▶ Quoted passage:
---+---

GBP/EUR: Brexit & Eurozone CPI To Drive Trading Into The Weekend

The Pound versus Euro exchange rate has tanked 1.2% across Thursday after the ECB left interest rates on hold and the UK looks to up its response to coronavirus. At 13:45 UTC, GBP/EUR is trading at €1.1219 at the low of the day and down 150 points.

Pound Slips As OBR Warns Chancellor

The pound is struggling on Thursday after the Office of Budget Responsibility (OBR) fired a warning shot at the Chancellor Rishi Sunak. The OBR said that the country’s public finances are far more vulnerable following the Chancellor’s budget.

The comments came after Chancellor Rishi Sunak’s budget brought an end to Conservative plans to balance the books, instead it was the largest loosening of fiscal policy since 1992. The OBR now predict that public debt will breach £2 trillion for the first time.

Today Prime Minister Boris Johnson is chairing a cobra meeting that will see the UK move to the next phase of the response to Coronavirus, the “delay phase”. This will mean a change of tactics aimed at delaying the spread rather than containing it.  Social distancing strategies are expected, although drastic action such as those quarantine measures seen in Italy will not happen at this stage. The move could unnerve Pound investors.

---+---

▶ Entries shown:

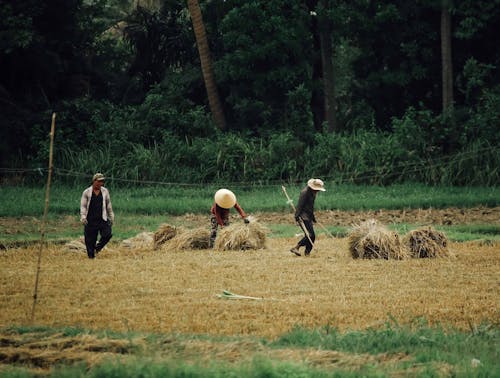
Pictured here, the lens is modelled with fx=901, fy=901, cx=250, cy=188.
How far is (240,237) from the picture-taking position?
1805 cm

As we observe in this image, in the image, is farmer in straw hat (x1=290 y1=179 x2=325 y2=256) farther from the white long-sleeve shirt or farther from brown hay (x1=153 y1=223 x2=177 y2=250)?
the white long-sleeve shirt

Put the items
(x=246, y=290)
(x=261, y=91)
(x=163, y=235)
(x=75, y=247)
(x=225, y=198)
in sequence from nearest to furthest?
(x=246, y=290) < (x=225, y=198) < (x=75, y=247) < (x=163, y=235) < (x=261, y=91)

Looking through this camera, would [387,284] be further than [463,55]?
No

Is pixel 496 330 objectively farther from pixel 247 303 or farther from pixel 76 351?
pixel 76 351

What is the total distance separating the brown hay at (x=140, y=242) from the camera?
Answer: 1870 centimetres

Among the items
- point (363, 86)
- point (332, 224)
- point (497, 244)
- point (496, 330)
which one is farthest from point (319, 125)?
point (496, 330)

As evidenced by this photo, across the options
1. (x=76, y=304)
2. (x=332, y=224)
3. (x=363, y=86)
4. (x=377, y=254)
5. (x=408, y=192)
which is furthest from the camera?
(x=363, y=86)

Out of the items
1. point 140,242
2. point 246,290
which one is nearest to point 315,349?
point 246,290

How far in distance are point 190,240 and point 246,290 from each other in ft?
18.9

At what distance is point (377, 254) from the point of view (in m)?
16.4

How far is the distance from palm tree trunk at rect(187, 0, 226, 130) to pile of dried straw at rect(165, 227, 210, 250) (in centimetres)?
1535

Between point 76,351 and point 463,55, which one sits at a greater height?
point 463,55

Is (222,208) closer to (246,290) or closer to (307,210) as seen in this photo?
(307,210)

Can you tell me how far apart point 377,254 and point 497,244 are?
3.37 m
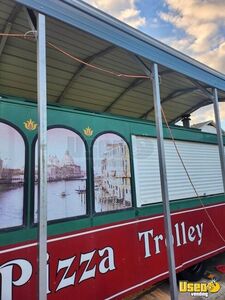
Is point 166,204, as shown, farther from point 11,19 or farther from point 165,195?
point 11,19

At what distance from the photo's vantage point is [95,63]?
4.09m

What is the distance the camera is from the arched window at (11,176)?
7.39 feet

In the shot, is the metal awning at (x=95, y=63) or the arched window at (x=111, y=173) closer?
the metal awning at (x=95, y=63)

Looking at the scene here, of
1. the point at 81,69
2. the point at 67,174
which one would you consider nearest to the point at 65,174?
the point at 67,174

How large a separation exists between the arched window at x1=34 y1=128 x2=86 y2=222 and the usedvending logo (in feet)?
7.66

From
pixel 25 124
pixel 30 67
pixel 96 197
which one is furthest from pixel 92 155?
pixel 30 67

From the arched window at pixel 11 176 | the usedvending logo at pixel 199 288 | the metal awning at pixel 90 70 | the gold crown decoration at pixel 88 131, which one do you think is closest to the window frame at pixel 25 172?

---+---

▶ Tasks and exercises:
A - Translate this sentence from the GBP/EUR article into Spanish: "This will mean a change of tactics aimed at delaying the spread rather than containing it."
B - List every number that appears in the GBP/EUR article, including percentages, times, exchange rates, point moves, years and money amounts, each with its unit or symbol.
C - Write the next paragraph of the GBP/EUR article, continuing after its final sentence.

▶ Task-by-task results:
A - Esto supondrá un cambio de táctica orientado a retrasar la propagación en lugar de contenerla.

B -
1.2%
13:45 UTC
€1.1219
150 points
1992
£2 trillion

C -
ECB Hold Rates Steady

The Euro jumped after the European Central Bank opted to keep interest rates on hold at -0.5%. The market had broadly been expecting Christine Lagarde and co. to follow in the footsteps of other major central banks across the globe and cut interest rates. Granted they don’t have much room to move, but a 10 basis point cut was expected.

Instead the ECB opted to increase its bond purchasing programme with a planned €120 billion of bond purchases by the end of the year and more cheap loans to banks. The additional bond purchases come on top of the €20 billion a month. The cheap loans is to encourage banks to lend to small businesses as the coronavirus headwinds hit.

There are growing fears that the eurozone will suffer its first recession since the sovereign debt crisis 7 years ago.